Data extracted from a collection:
————————
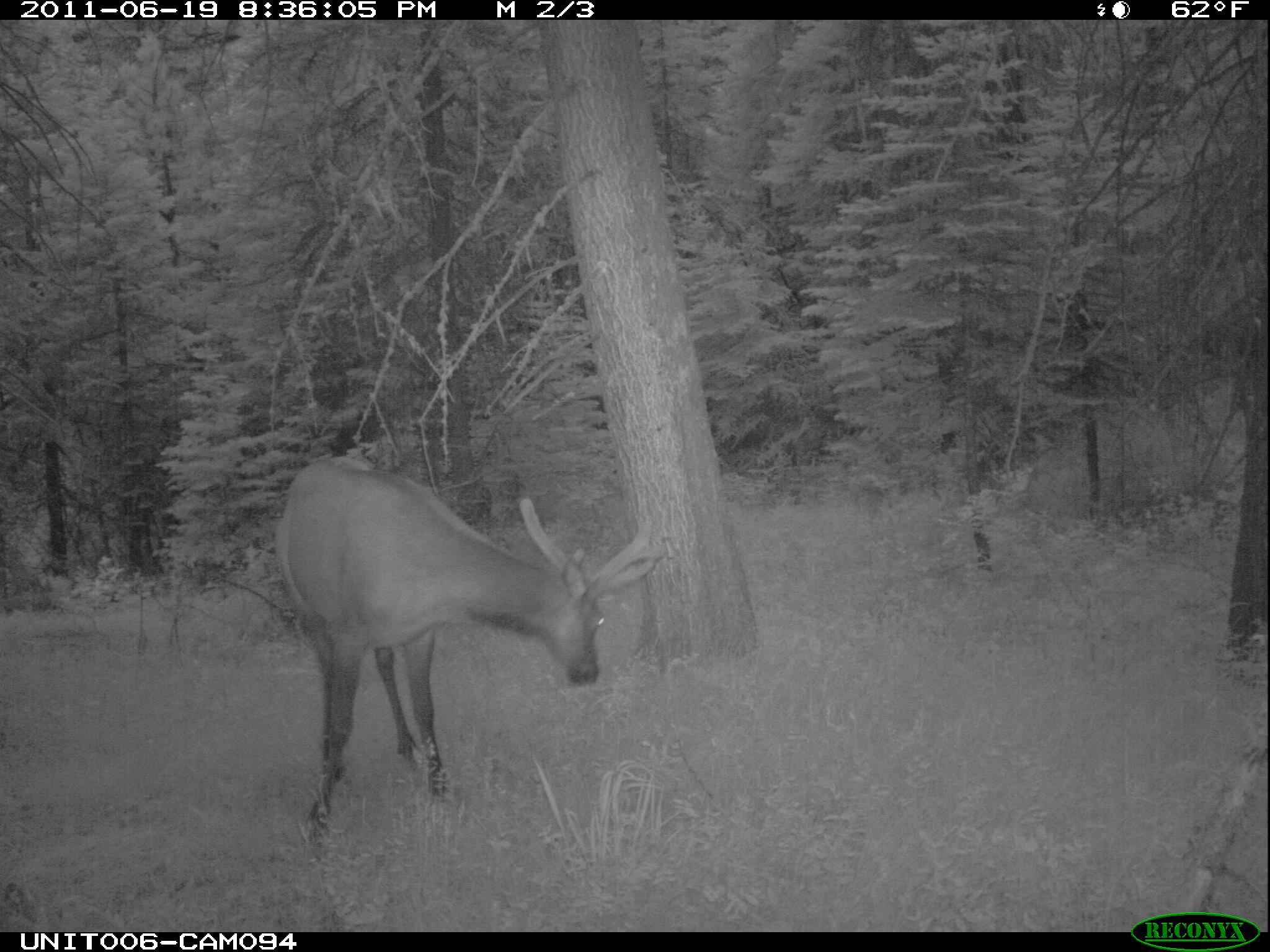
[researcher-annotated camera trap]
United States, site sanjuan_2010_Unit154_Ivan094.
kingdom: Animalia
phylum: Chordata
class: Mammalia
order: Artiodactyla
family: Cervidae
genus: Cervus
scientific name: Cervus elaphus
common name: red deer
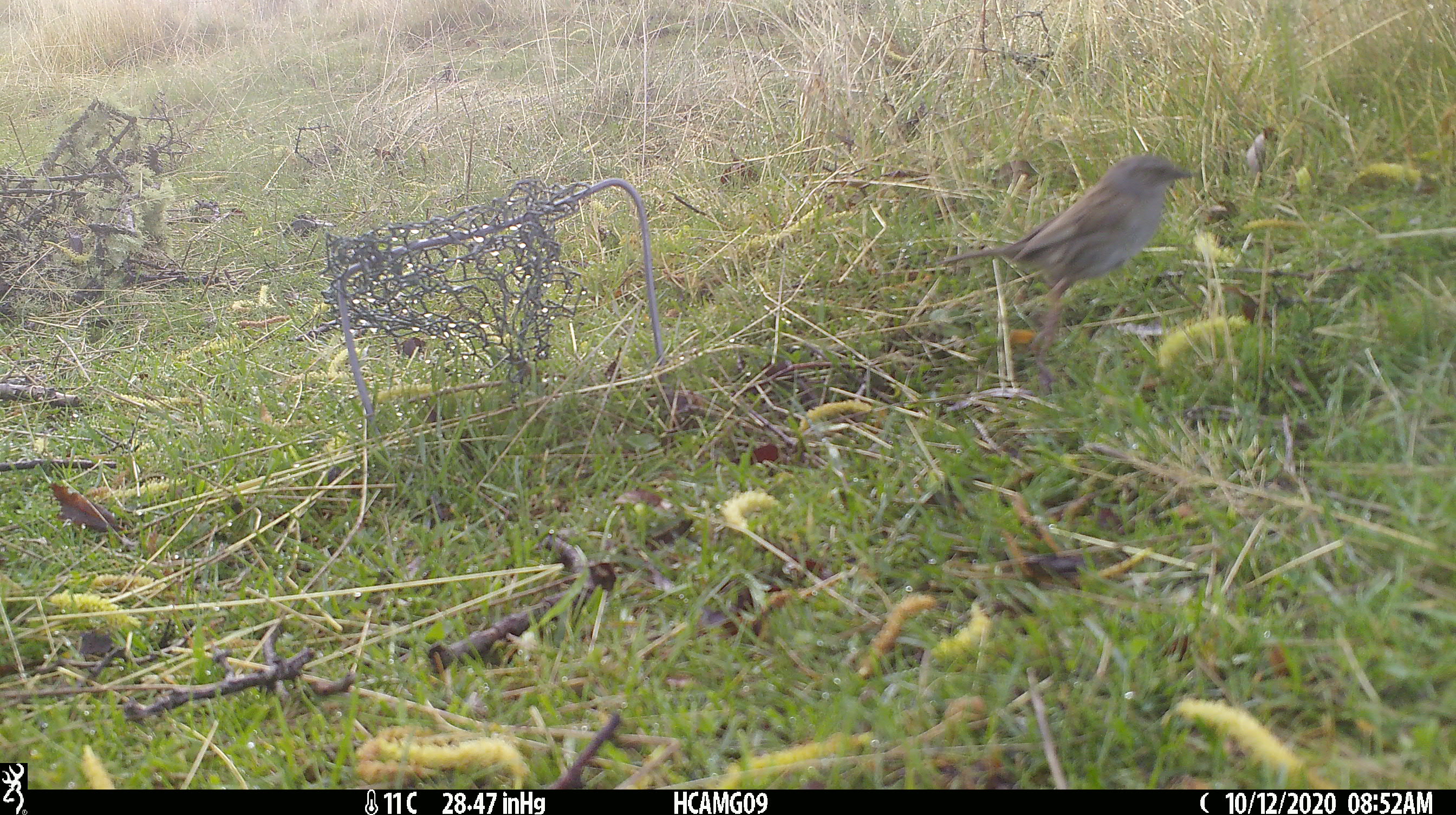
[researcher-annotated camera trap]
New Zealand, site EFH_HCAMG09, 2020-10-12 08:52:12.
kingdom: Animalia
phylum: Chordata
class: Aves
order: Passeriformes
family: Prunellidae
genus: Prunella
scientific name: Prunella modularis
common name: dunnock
————————
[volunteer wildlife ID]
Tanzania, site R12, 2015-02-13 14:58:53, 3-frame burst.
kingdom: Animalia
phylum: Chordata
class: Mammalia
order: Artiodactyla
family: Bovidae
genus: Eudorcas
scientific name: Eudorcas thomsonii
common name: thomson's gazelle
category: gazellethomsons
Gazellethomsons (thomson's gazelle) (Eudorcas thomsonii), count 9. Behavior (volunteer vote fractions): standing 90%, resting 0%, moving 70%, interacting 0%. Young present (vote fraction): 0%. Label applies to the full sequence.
————————
Problem description -
Beginning at the line with "order: Passeriformes" and ending at the line with "common name: dunnock", reproduce each line of the data above exactly, and add no other lines.

Solution for this exercise -
order: Passeriformes
family: Prunellidae
genus: Prunella
scientific name: Prunella modularis
common name: dunnock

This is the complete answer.